5 of our RHEL 5.4 32bit 1 vcpu VM's (out of 30 or so) are constantly consuming 90-100% of underlying physical host CPU. In the guest itself the VM is idle.
We have the latest tools. We have tried stopping the tools, moving the VM to another host, restarting the VM's and checking that / is not full on the guests.
ESXTOP confirms the high CPU use seen in vCenter.
Before i open a ticket, is there anything i can try ?
So after a bit of googling i found this. This seems to have helped on the one VM i have done it to so far.
http://www.g-loaded.eu/2009/12/18/high-cpu-usage-centos-guest-virtualbox-vmware/
The timekeeping best practices KB (http://kb.vmware.com/kb/1006427) linked to in the blog article is a great help and tends to fix both high cpu usage as well as weird application behavior and errors on linux VM's, so your solution is probably dead on. It differs between linux kernels though so read it carefully.
If I assume you are running ESX4 and the ESX hosts are 64bit multi-core, why are you only assigning 1vcpu to each VM? I was seeing the same issue until I allocated not less than 2 vpcus per VM. Look at your threads and processes. The multiple CPUs assigned to Linux will solve the problem more effectively than any kernel hack.

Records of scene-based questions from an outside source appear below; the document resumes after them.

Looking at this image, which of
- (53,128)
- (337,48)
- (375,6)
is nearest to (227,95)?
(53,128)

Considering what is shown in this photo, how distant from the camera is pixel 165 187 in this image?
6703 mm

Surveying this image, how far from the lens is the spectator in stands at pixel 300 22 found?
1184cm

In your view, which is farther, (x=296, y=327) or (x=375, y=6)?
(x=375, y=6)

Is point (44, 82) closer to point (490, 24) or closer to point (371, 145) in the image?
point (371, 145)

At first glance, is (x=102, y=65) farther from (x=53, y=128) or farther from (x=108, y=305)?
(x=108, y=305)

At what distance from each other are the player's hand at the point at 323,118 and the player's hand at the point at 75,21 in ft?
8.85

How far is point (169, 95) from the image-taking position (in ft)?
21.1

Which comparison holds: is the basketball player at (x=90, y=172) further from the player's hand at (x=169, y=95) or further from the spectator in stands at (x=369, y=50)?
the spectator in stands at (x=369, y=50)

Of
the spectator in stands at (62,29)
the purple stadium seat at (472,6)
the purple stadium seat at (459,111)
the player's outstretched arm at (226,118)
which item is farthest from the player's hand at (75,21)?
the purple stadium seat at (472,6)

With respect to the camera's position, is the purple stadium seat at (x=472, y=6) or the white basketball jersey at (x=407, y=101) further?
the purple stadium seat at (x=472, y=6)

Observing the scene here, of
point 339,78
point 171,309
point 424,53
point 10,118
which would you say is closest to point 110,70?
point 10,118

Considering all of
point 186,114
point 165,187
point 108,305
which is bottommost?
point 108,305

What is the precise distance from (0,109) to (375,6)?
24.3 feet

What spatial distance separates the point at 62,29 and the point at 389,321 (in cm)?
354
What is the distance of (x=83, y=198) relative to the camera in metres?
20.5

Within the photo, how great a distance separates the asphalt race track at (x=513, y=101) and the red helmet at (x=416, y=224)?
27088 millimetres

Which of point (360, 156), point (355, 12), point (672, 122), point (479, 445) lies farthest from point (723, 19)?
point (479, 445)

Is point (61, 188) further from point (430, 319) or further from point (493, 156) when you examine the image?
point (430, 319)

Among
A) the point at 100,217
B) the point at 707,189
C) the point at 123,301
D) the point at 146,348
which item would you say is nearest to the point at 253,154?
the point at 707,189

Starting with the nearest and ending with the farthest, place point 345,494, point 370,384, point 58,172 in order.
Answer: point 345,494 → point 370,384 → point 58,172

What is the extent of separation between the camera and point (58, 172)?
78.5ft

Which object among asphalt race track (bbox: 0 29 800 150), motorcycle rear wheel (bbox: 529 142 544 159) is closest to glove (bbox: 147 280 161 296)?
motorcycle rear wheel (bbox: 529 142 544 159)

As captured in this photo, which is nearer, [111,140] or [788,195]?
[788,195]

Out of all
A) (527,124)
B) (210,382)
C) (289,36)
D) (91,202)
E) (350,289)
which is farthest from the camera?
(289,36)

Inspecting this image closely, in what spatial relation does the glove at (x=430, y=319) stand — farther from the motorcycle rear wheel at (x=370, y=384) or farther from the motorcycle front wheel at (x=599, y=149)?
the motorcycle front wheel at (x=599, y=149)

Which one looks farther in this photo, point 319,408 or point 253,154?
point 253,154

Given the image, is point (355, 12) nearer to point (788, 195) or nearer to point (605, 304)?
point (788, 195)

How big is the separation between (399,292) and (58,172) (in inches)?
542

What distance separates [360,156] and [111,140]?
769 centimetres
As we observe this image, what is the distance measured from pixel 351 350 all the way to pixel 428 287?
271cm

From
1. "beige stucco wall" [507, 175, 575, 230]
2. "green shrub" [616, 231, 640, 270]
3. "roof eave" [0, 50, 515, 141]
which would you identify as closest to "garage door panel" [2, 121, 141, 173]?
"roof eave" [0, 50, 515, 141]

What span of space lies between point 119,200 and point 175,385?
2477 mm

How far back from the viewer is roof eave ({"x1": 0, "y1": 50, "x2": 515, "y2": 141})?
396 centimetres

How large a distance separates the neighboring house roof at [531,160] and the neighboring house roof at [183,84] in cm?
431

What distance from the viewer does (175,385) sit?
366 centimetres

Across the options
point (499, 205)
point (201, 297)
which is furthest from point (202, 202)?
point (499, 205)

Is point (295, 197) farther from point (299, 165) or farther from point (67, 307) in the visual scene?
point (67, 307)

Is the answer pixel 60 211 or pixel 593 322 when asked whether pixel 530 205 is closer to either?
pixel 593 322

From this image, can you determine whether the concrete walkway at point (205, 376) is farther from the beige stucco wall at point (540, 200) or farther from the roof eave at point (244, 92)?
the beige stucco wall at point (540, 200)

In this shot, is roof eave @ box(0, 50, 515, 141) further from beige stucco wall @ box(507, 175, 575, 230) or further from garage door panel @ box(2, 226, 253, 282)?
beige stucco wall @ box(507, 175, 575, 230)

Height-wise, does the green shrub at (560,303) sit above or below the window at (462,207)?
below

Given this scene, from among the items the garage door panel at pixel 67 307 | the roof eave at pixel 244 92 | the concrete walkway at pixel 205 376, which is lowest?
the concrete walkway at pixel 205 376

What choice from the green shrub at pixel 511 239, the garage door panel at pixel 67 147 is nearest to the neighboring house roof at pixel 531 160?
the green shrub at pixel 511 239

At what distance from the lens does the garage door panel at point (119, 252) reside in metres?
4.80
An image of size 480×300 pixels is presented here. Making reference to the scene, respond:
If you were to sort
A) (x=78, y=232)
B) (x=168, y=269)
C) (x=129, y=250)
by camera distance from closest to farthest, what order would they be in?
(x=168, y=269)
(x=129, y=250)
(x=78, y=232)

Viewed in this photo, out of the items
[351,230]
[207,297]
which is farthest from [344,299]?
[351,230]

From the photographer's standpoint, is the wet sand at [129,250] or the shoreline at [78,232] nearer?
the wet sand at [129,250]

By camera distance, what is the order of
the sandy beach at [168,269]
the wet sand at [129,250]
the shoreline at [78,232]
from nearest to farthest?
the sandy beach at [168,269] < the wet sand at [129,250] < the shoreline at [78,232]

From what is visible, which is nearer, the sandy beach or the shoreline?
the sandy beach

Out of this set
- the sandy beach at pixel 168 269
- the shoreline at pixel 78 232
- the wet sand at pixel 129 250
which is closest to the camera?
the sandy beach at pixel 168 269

All my production VMs, Windows Server or Linux, get not less than 4 vcpus by default.
Brian Nelson
Hang 2 LEDs in the datacenter. The students are coming! The students are coming!
Assigning multiple vCPUs as a default would not fall under best practices. While processor scheduling is much more relaxed than in previous versions you will loose VM density by over committing vCPUs and you do risk reduced performance across the host.
Quite a few assumptions and blantant generalizations which I think need to be addressed:
Assigning multiple vCPUs as a default would not fall under best practices
Best practice? Whose? Many best practices are set by the OEM in order to reduce support costs and complexity.
you will loose VM density by over committing vCPUs
Depends on the VMs, depends on how the resource pool resources are limited, depends on the workload characteristics of the VMs, depends....
risk reduced performance across the host
Again, depends on the VMs, how your workloads use the resources, how you allocate the resources to the VMs.
Brian Nelson
Going waay offtopic but can't really help myself on this one.
Best practice? Whose?
http://www.vmware.com/pdf/Perf_Best_Practices_vSphere4.0.pdf - page 19
Use as few virtual CPUs (vCPUs) as possible. For example, do not use virtual SMP if your application is single-threaded and will not benefit from the additional vCPUs.
Even if some vCPUs are not used, configuring virtual machines with them still imposes some small resource requirements on ESX:
Unused vCPUs still consume timer interrupts.
Maintaining a consistent memory view among multiple vCPUs consumes resources. Some older guest operating systems execute idle loops on unused vCPUs, thereby consuming resources that might otherwise be available for other uses (other virtual machines, the VMkernel, the console, etc.).
The guest scheduler might migrate a single-threaded workload amongst multiple vCPUs, thereby losing cache locality.
Adding to that, HA slot sizes should also be negatively affected causing problems and/or resource waste.
It's pretty clear to me that overcommitting vCPUs IS wasting resources no matter how you arrange them or how your workload is, overcomitting is overcommitting any way you spin it.
Just out of curiousity. If you power off the VM and power it back on, does it resolve the problem?
You can also try divider=10 as a kernel paramter in the RHEL guest.